I continued working my way along the trail, pishing at various strategic points along the way, when I was pleasantly surprised to see local birder Martin hurrying along the track. "Brilliant timing mate, I just had a Yellow-brow back by the carpark" Then we both looked towards another figure striding purposefully our way from the other direction. It was Nick Hodgetts, bryophyte god himself. "Amazing timing bud, I just had a Yellow-browed Warbler back there a little while back!" "Yes, I know, I saw your text so hurried over" came the reply, which is pretty much what Martin said too. Hmmm...but I hadn't texted Nick or Martin. It turns out that Bob has a Skye Birds WhatsApp group going and both Nick and Martin are on it. "I had a flock of Barnacle Geese go over earlier too" I said. "Yes, we saw that" came the reply. Haha, so apparently Bob is simply forwarding my messages to the group (heck I don't even know how many folks are on it) and they all see it word for word. I'm going to have to make sure I don't cuss or swear or use bad grammar from now on.

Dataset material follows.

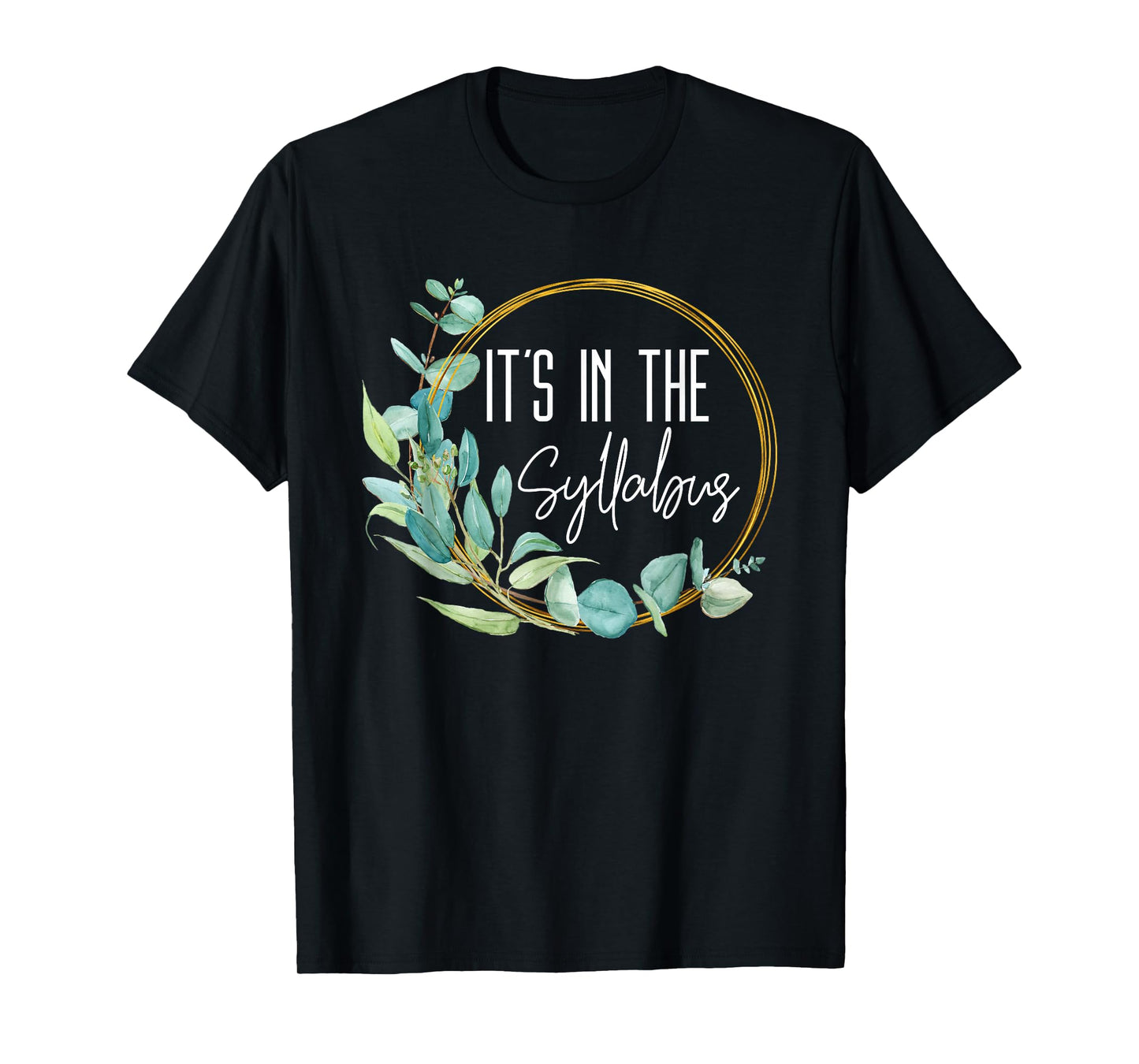 Women Professor Saying Student Funny It's In The Syllabus T-Shirt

But anyway, we were now three birders and the other two were keen to see this Yellow-brow for themselves. Particularly Nick who has never seen one before. Sadly it soon began to rain and grew cooler, I pished in a Robin but that was all. Nick offered to play the call on his phone. Nada. I suggested he play Tengmalm's Owl in case it came in to mob, but no joy with that either. We gave it a wee while longer before quitting in the ever increasing rain.
Back indoors, I took a screenshot of today's Skye Birds Sightings and sent it to The Ghost
Only then did I think to check the state of play out on Barra...
FML. I mean, actually FML. NINETY FOUR Yellow-browed Warblers??? On an island with about ten bushes on it? Holy crap, that surely must set some sort of British record for density of Yellow-brows in one single locality. Quite unreal, Yellow-brows were a damn good bird when I was younger. I had nine in a day on Bryher in 2016 including four together, all self-found, and I was absolutely buzzing with that. But ninety four????
The weather is meant to be crap tonight and tomorrow. There won't be any mass overnight clear-out. I'll get back down there after work and see what I can find. There have been some truly crazy finds over the past few days, I'm kinda glad I don't twitch any more else I'd be tearing myself apart trying to see everything. Mostly in the Northern Isles or along the east coast - Two-barred Warbler, Eye-browed Thrush, Siberian Thrush, White's Thrush, Pallas' Grasshopper Warbler, Masked Shrike, Rustic Buntings, Great Snipe, a potential Pale-legged Leaf Warbler FFS and seemingly billions of Yellow-browed Warblers all hailing from the east, whilst from the west the Yanks are appearing with a couple of Swainson's Thrushes, Upland Sandpiper, Red-eyed Vireo and a stonking Tennessee Warbler all recently on offer. Chuck in a couple of Black-browed Albatrosses from who even knows where and it's been one heck of a start to the autumn rares!
I shall be on Scillies this time next week, along with The Ghost, The Lyons and TeamTiny. Scilly has had Dotterel, Wryneck, Sabine's Gull and Balearic Shearwater so far this week, plus a Nightingale which would be a Scilly tick for me. Sheesh, I really hope it picks up soon!